What are the main components of computer chip costs?

To be fair, top-end GPUs today are more like 600 mm[sup]2[/sup], so we’re really only talking about 170 W/cm[sup]2[/sup]. That’s still a lot of heat to remove from a small location.

I looked into Fluorinert for immersion system cooling a while back, but it’s just ridiculously expensive. Like $1k/liter, IIRC. I guess if you’re buying a Cray you can afford it!

I think you’re right that getting power onto the chip is going to be your next hardest problem. If only you could run them at a higher voltage. A kilowatt is one thing; a kiloamp is just absurd. I know Intel has looked into on-die power regulators but I don’t think the input voltage is very high.

Intel has no major competitors so no incentive to bring out faster CPU and cheaper CPU or bring cost down.

The Intel CPU are way overpriced than AMD CPU. They are overpriced than what it cost to make it.

A 2015/2016 CPU is not two or three times faster than a 2009/2010 CPU yet it way more costly.

Cite?

What does “package” refer to here?

Do I have the following right:
Bigger die can take more wattage. Bigger die are largely dependent on getting better yield.

So, for a given microarchitecture, manufacturing process and node, the two main ways to get more performance are to use a bigger die or use better cooling, both of which have exponential cost curves.

A bigger die for the same design will mean a range of changes to the design, and it won’t be a simple tradeoff. Indeed “node” and “manufacturing process” really direct the design rules the designers follow - which include all the spacing rules. So, for the same feature size in the design rules, you would just be leaving bigger gaps between things, which would mean that the propagation time across the chip may rise - slowing down your ability to clock it faster. OTOH, capacitive effects between elements will drop, and that can allow faster propagation. Both of these are massive oversimplifications of the problems, I’m just trying to show that there isn’t a simple answer to die size versus speed. In reality such changes would be messy, as you are changing the design rules, and it isn’t the same node as you started with.

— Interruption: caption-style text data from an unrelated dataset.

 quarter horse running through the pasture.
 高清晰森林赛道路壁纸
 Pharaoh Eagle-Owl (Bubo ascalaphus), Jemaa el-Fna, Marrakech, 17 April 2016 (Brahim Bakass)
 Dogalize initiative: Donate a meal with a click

You could just spread sub-units around the die, but thermal effects are a significant problem. Localised heating on the die can stress the substrate - in principle even crack it. So just spreading subunits out isn’t necessarily going to be a simple answer either.

The limits are power per unit area, not so much the entire die. But nothing is simple.

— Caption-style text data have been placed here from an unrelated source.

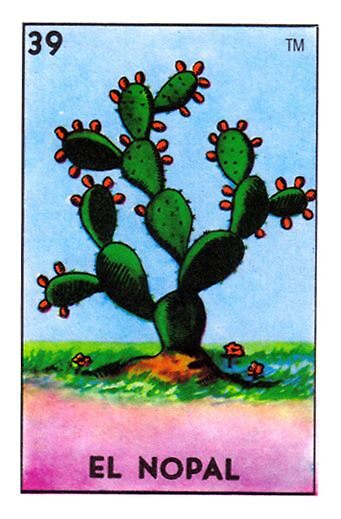 Image result for loteria el nopal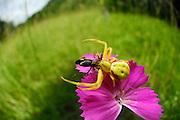 Crab spider (Misumena vatia) | Veränderliche Krabbenspinne, Misumena vatia, Weibchen auf Nelkenblüte; Kaiserstuhl, Oberrheinischen Tiefebene, Deutschland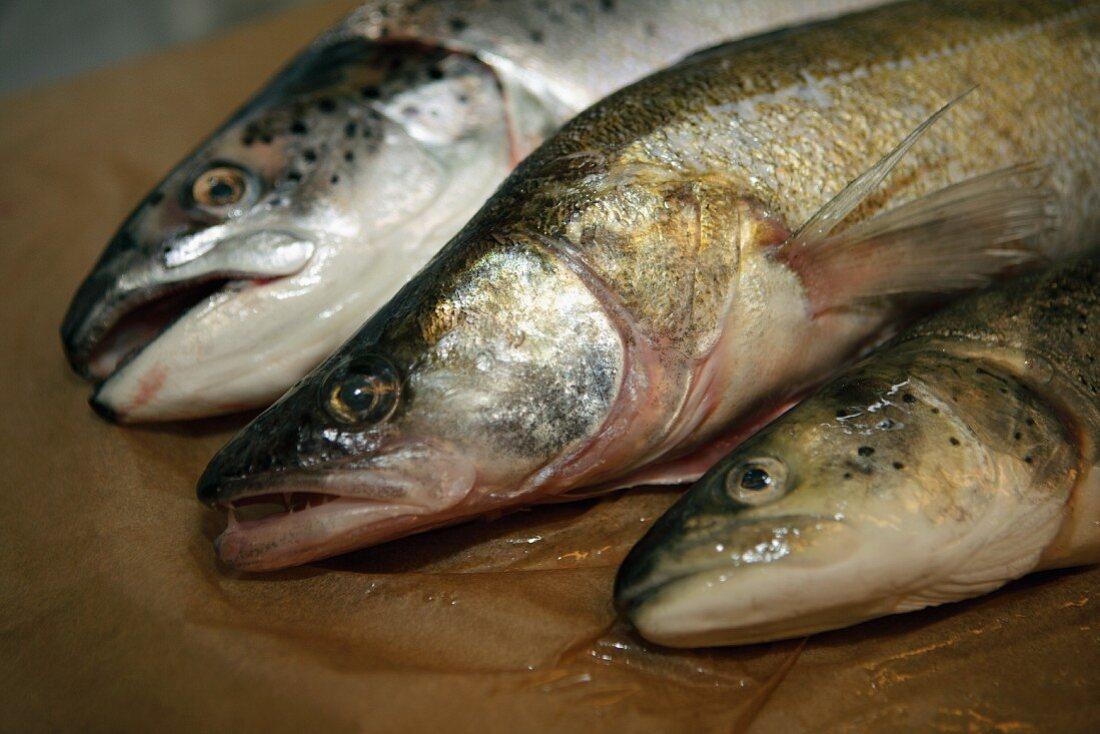 Various fresh water fish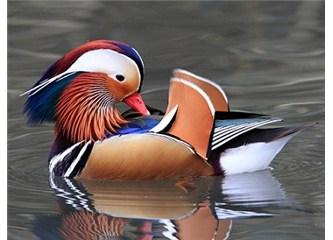 Mandarin ördeklerindeki muhteşem renk sanatı!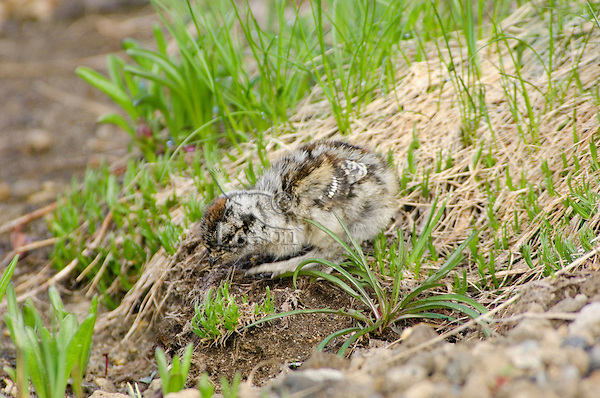 White-tailed Ptarmigan (Lagopus leucurus) chick looking for food.  Mount Rainier National Park, WA.  Summer.
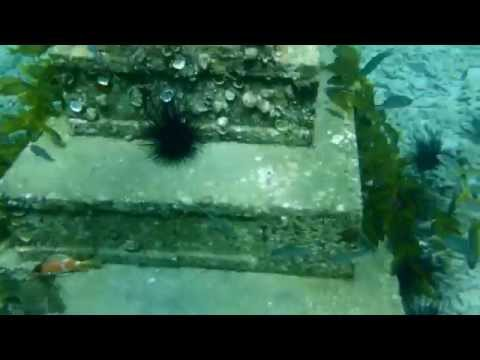 Dive Grenada Artificial Reef and Marine Conservation   October 2014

Package refers to the thing you buy. The die, bonded to a carrier and encapsulated with pins or bumps to connect to the mother board. Diamond is suggested due to its ridiculous thermal conductivity. If you deposit a think layer of crystalline silicon on a slab of diamond you can build a die with very good thermal conductivity to the package. Expense and all sorts of evil problems are in the way, but it has enough merit to be taken seriously.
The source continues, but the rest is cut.